“Believe it or not, plans don’t like prior authorization either,” Kate Berry, senior vice president for clinical affairs and strategic partnerships at America’s Health Insurance Plans (AHIP), said here at the annual meeting of the Office of the National Coordinator for Health Information Technology. “We know there are lots of opportunities for improvement.”
On the pharmacy side, doctors and other prescribers should be able to use the Fast Path portal to access the patient’s pharmacy benefits and know whether the specific medication requires prior authorization, AHIP says on its website. If the medication does require PA, the doctor can see whether there are alternative medications that don’t, or, if they prefer, they can immediately submit a PA request for the original drug. The portal also will let prescribers know the patient’s estimated out-of-pocket cost for the drug.
On the procedure and device side, doctors will know immediately whether the procedure requires prior authorization based on the patient’s specific health insurance coverage, and will be able to submit the necessary information and get a response from the plan through the portal.
AHIP is hoping Fast Path will “enable information exchange — bidirectional, supported, and streamlined — to reduce those phone calls and faxes,” said Berry.
Rob Tennant, director of health IT policy at the Medical Group Management Association, a trade group here for physician practices, said in a phone interview that Fast Path was a good first step, especially the pharmacy element of the program. “I hope that we’ll see its use skyrocket; it’s better patient care and patients will be happy and potentially their out-of-pocket expenses will go down,” he said.

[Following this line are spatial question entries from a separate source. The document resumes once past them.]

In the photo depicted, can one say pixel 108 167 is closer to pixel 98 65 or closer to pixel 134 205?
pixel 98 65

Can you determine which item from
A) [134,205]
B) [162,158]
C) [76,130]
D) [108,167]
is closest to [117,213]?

The part that addresses procedures and devices, on the other hand, is not as comprehensive a solution, both because it only involves a small group of health plans, and because it requires physicians to get out of the electronic health record and sign on to a separate web portal, Tennant continued.
“The benefit of the approach is that you eliminate a little hassle, because right now each plan has its own proprietary web portal with different sign-ons and different passwords,” he said. “This way, it would be standardized at least for these health plans, but it’s not a long-term solution to prior authorization.”
On the public side of the issue, the Centers for Medicare & Medicaid Services (CMS) has surveyed thousands of stakeholders — including patients, clinicians, and healthcare facilities — through listening sessions, on-site visits, and interviews, to find out their concerns with PA, said Alex Mugge, deputy chief health informatics officer at CMS. “Whatever policies we move forward with, we’re really trying to make sure we do it with a wide range of perspectives,” she said. “We got thousands of comments on the challenges with PA.”
“CMS is aware that electronic solutions are not only the ones needed to address PA,” she added. “They will, however, improve efficiency and streamline parts of it, but non-electronic solutions also need to be put in place.”
Tennant, whose organization is part of a CMS workgroup that’s developing the program, said the DRLS “shows tremendous promise, with the caveat that this not be a Medicare-specific program. There can’t be one-off solutions.” Currently, the DRLS is only aimed at a small group of durable medical equipment, including CPAP machines and oxygen, with the possibility of expanding to other devices if it is successful, he noted.
“We are cautiously optimistic that this solution will be a universal one,” he added, referring to the idea of including commercial insurers and not just public plans like Medicare. “If it is, I think it could truly automate a portion of the prior authorization conundrum.”
Much work remains to be done to get more providers submitting PA requests electronically, noted Miranda Gill, MSN, RN, senior director for provider services and operations at CoverMyMeds, a company that develops websites for pharmacy prior authorizations. “When you look at PA volume in total, only about 46% of PA requests are submitted electronically. That leaves 53% done ‘old school’ — manually, by fax, or phone. That shows that technology helps but doesn’t automatically solve the problem.”
Technology has come a long way, however, she added. As an oncology nurse, “the first PA I ever did took me about 50 minutes on the phone,” she said. “Fast forward a few years, and submitting electronically took me about 20 minutes. That’s a pretty significant difference.”
Turnaround time has increased by about 13 days as more providers have gone from “retrospective” pharmacy PA — prior authorization initiated at the pharmacy counter — to PA that’s done prospectively, before the patient leaves the doctor’s office. “We would like to keep moving in the prospective direction,” Gill said.
“I’d be remiss not to mention one other trend we’re seeing from the prescription medicine PA process: the idea of centralized PA teams,” she said. “That shouldn’t come as a surprise to any of us that practice in healthcare; we’ve centralized a lot of things with pretty great outcomes.”
One study at the University of California Davis found that centralized pharmacy PA teams have a 10% greater submission rate, “indicating improvement in the quality of the PA and in efficiencies,” said Gill. Centralized PA also cut the time between PA initiation and PA submission by about 22% and decreased turnaround time by about seven days.